Over the last year, Kumar has been making efforts to rebuild the bank amid challenges posed by Covid. The bank reported a 33% growth in retail term deposits from a year earlier, 60% growth in corporate term deposits and 50% growth in current and savings accounts (Casa) in 2020-21.

Even in terms of capital, the bank is placed on a much stronger footing, with a 17.5% capital adequacy ratio as of March 2021

While its loan book shrank 3% in 2020-21, Kumar is confident of clocking a 15% credit growth in 2021-22. “Even if you see this year, there would have been credit growth. It is not shown in the number because we have made accelerated provision,” said Kumar, adding that in the March quarter, the bank disbursed Rs.15,000 crore in loans, of which ₹3,500 crore went to corporates, and the rest to retail and small business borrowers.

“Getting a growth of Rs.50,000 crore (in FY22) is easily achievable for us. Post-recoveries, we will have a net growth of Rs.30,000 crore, which is a little less than 20%,” he added.
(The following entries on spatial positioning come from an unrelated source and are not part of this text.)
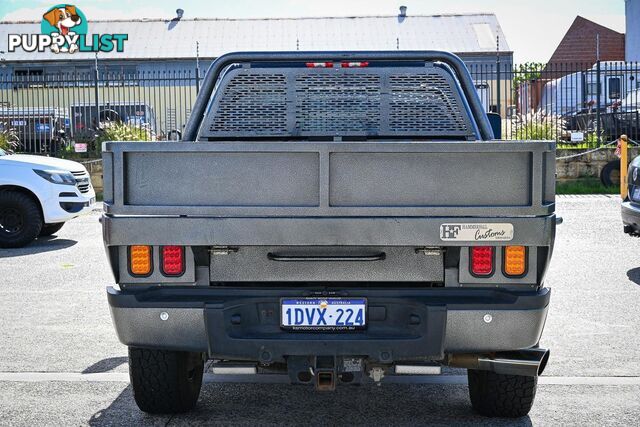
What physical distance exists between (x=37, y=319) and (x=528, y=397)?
4396mm

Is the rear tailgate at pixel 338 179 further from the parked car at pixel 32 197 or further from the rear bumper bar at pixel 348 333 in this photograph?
the parked car at pixel 32 197

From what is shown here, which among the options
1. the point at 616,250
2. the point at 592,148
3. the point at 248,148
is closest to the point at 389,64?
the point at 248,148

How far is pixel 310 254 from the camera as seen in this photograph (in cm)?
458

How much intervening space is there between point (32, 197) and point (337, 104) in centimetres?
786

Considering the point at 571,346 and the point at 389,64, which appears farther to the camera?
the point at 571,346

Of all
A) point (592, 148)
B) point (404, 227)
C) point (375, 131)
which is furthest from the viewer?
point (592, 148)

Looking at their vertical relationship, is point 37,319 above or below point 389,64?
below

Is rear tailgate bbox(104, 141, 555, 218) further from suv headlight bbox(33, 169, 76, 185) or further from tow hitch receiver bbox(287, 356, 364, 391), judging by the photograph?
suv headlight bbox(33, 169, 76, 185)

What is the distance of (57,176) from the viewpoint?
13.0 m

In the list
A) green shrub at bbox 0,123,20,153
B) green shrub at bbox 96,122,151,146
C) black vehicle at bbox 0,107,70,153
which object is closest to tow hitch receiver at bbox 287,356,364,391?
green shrub at bbox 96,122,151,146

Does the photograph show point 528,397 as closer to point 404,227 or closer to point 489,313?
point 489,313

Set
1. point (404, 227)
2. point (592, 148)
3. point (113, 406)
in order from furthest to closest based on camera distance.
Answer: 1. point (592, 148)
2. point (113, 406)
3. point (404, 227)

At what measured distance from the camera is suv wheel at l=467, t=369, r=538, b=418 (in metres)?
4.94

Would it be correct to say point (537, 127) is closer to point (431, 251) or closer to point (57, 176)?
point (57, 176)
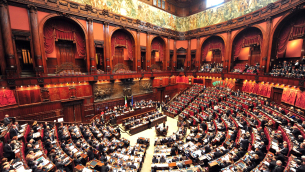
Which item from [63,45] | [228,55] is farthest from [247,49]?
[63,45]

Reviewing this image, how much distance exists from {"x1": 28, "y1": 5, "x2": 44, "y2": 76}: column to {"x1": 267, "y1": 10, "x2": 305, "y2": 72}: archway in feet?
72.4

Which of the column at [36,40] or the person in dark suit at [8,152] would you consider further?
the column at [36,40]

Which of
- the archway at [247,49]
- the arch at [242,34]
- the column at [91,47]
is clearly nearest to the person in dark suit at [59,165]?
the column at [91,47]

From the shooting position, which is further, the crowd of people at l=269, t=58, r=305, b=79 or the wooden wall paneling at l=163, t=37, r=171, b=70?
the wooden wall paneling at l=163, t=37, r=171, b=70

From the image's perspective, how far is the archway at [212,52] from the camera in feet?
64.7

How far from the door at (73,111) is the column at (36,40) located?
3.75m

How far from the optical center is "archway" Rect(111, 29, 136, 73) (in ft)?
54.8

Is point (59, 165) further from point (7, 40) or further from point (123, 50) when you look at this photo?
point (123, 50)

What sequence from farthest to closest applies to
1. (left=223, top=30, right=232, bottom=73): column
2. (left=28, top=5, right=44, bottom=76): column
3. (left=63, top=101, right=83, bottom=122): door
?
1. (left=223, top=30, right=232, bottom=73): column
2. (left=63, top=101, right=83, bottom=122): door
3. (left=28, top=5, right=44, bottom=76): column

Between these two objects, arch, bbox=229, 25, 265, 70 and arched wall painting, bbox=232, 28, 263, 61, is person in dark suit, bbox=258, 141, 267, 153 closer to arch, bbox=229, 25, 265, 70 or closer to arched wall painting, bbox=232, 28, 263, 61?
arch, bbox=229, 25, 265, 70

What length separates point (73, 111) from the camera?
43.1 ft

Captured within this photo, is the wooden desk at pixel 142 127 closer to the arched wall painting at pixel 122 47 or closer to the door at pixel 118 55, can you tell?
the arched wall painting at pixel 122 47

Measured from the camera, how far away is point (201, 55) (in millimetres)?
21250

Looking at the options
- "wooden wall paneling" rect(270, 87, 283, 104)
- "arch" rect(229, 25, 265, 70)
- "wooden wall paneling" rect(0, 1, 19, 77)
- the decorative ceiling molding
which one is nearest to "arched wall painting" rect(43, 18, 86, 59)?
Answer: the decorative ceiling molding
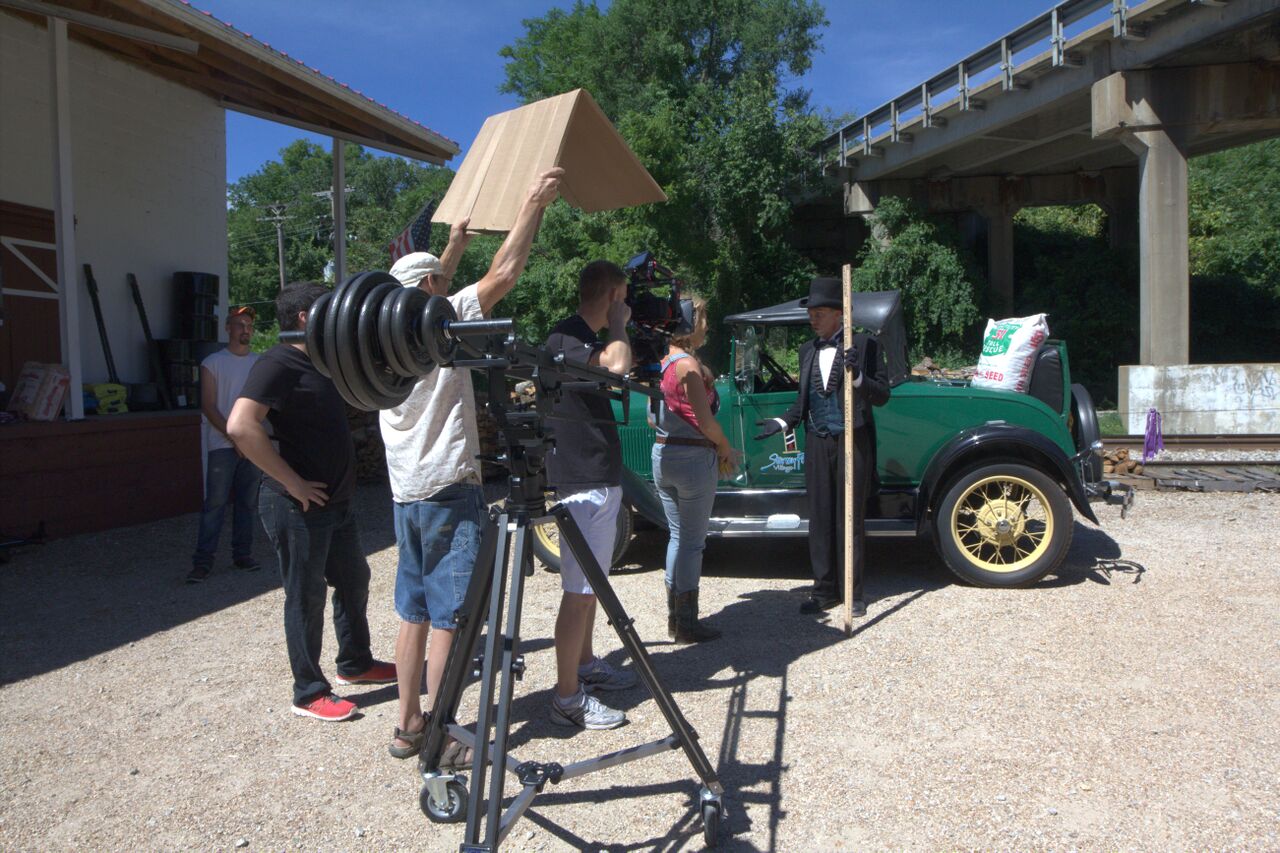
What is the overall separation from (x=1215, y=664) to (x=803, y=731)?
7.34 feet

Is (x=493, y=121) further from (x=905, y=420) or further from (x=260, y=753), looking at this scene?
(x=905, y=420)

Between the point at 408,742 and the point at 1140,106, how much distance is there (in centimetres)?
1743

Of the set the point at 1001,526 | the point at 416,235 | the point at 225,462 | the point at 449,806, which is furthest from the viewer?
the point at 416,235

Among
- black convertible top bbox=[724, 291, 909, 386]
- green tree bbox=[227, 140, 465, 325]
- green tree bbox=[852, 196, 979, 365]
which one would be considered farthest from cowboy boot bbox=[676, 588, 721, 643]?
green tree bbox=[227, 140, 465, 325]

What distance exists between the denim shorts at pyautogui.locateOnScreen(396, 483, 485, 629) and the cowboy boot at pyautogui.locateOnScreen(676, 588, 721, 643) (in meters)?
1.76

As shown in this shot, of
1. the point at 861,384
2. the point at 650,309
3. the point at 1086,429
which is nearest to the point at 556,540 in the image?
the point at 861,384

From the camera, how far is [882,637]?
502cm

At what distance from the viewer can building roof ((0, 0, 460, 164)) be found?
7.64 m

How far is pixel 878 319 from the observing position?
243 inches

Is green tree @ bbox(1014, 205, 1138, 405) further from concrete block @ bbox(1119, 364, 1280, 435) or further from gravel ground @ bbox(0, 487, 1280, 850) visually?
gravel ground @ bbox(0, 487, 1280, 850)

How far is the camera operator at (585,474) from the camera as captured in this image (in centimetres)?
369

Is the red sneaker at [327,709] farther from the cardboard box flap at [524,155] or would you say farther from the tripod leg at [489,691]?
the cardboard box flap at [524,155]

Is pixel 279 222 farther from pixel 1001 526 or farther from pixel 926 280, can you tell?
pixel 1001 526

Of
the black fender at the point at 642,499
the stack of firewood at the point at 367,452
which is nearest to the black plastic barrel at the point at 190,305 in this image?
the stack of firewood at the point at 367,452
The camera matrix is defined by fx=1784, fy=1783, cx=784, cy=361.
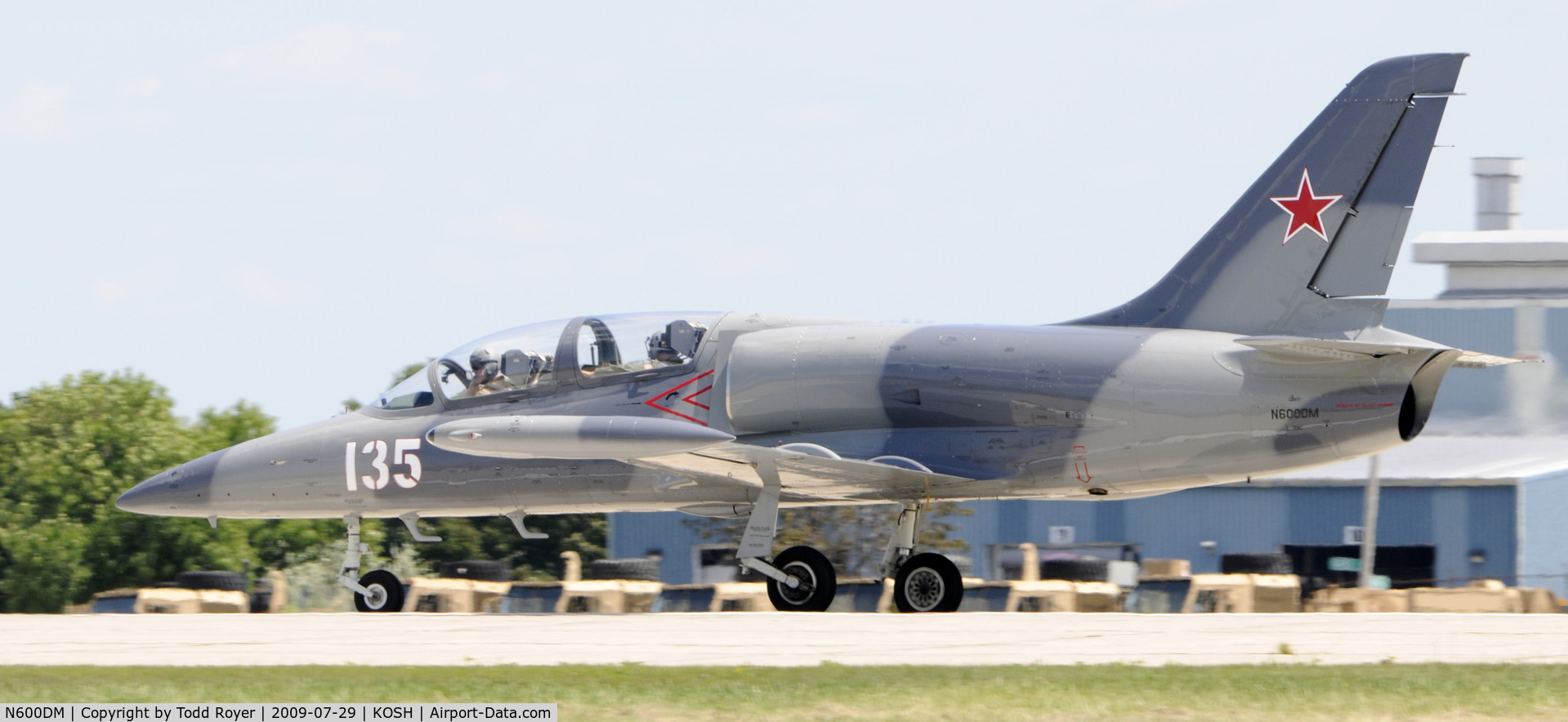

However, the bank’s asset quality continues to be under pressure, with gross non-performing assets as a percentage of total loans hovering above 15%. The bank’s plan to further clean up the soured loan book by setting up an asset reconstruction company is facing a roadblock after the Reserve Bank of India (RBI) turned down the proposal. Kumar said the bank will be able to survive the second Covid wave, aided by buffers it has built for future impact. Its provision coverage ratio currently stands at 78.6%.

“After the Supreme Court verdict, stress was recognised, and we have made adequate provisioning. We have a stable book. Almost Rs.2,500 crore is where restructuring has been invoked. And it’s going to be implemented in 2-3 weeks. I don’t see any such challenge,” he added.

Even in terms of capital, the bank is placed on a much stronger footing, with a 17.5% capital adequacy ratio as of March 2021. Kumar said he now has a much better sense of the bank and is, therefore, able to give an outlook, something he refrained from last year when he was brought in to rescue the bank.